%%

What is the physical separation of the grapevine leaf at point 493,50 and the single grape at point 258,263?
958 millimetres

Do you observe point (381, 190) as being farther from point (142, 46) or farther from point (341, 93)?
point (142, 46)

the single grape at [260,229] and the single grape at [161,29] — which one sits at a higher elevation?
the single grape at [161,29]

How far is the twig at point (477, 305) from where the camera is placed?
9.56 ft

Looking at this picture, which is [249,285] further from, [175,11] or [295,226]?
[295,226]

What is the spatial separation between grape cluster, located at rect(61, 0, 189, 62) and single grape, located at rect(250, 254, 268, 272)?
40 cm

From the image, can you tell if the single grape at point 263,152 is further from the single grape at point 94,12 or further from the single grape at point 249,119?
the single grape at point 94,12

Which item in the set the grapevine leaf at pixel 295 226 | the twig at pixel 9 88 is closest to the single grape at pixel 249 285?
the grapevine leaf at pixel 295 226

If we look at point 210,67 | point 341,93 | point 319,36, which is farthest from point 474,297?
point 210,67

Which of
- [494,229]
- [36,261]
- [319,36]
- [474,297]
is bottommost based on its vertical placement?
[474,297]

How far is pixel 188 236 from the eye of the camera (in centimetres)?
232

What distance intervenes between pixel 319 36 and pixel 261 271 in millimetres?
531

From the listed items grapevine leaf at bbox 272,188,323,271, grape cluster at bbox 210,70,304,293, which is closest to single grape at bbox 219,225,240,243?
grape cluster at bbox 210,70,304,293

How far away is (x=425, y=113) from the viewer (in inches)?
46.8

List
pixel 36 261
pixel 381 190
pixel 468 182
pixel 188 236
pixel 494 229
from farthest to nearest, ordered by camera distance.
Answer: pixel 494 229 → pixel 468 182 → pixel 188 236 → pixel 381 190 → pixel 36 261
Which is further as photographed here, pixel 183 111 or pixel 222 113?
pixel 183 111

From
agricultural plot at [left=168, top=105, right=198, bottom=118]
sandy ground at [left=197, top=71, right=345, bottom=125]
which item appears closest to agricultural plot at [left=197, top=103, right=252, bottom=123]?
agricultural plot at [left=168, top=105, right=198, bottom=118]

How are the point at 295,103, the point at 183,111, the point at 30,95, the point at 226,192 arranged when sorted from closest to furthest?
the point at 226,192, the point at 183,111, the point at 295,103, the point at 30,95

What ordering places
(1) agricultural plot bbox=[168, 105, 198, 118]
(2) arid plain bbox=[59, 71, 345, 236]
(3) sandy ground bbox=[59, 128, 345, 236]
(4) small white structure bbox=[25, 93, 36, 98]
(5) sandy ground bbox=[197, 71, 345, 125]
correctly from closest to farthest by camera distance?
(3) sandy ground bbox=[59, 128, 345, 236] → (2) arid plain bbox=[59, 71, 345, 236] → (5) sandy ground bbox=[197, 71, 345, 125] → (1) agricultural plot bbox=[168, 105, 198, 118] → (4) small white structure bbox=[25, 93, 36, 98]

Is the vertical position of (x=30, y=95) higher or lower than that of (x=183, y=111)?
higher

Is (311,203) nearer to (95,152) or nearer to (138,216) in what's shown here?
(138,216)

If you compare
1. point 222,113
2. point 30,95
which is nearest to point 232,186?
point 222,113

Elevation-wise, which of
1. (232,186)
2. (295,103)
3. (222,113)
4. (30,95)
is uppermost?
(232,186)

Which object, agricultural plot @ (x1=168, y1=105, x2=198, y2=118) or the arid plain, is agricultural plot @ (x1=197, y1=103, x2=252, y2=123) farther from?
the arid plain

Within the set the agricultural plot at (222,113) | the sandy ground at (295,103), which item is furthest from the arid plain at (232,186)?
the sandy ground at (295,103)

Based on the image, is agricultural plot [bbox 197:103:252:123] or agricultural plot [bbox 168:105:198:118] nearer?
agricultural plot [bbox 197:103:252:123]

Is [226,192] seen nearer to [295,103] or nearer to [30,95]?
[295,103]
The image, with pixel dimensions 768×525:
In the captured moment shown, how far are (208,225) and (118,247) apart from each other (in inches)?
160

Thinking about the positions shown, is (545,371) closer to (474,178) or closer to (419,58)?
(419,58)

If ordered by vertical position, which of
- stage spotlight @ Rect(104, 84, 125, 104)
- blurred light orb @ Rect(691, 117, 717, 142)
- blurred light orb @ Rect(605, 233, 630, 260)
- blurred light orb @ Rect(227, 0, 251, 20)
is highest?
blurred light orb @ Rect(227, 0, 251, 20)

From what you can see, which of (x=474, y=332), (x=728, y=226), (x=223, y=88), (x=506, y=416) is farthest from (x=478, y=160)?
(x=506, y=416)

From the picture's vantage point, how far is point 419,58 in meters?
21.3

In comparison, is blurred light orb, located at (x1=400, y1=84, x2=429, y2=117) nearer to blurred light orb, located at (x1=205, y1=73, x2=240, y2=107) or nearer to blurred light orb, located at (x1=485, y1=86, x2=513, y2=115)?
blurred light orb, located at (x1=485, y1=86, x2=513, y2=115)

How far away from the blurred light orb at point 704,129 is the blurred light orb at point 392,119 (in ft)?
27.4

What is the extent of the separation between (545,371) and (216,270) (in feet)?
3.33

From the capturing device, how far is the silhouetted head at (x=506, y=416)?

%%

— What is expected —
Put the material from the line with "How far away is" up to and including the line with "the point at 226,192, the" into a Markdown table with the columns Row and Line, leaving out blank lines.

— The reply —
| Row | Line |
|---|---|
| 1 | How far away is (x=425, y=113) from the viewer (in inches)? |
| 2 | 46.8 |
| 3 | List |
| 4 | pixel 36 261 |
| 5 | pixel 381 190 |
| 6 | pixel 468 182 |
| 7 | pixel 188 236 |
| 8 | pixel 494 229 |
| 9 | from farthest to nearest, ordered by camera distance. |
| 10 | Answer: pixel 494 229 → pixel 468 182 → pixel 188 236 → pixel 381 190 → pixel 36 261 |
| 11 | Which is further as photographed here, pixel 183 111 or pixel 222 113? |
| 12 | pixel 183 111 |
| 13 | From |
| 14 | agricultural plot at [left=168, top=105, right=198, bottom=118] |
| 15 | sandy ground at [left=197, top=71, right=345, bottom=125] |
| 16 | which item appears closest to agricultural plot at [left=197, top=103, right=252, bottom=123]? |
| 17 | agricultural plot at [left=168, top=105, right=198, bottom=118] |
| 18 | How are the point at 295,103, the point at 183,111, the point at 30,95, the point at 226,192 arranged when sorted from closest to furthest? |
| 19 | the point at 226,192, the point at 183,111, the point at 295,103, the point at 30,95 |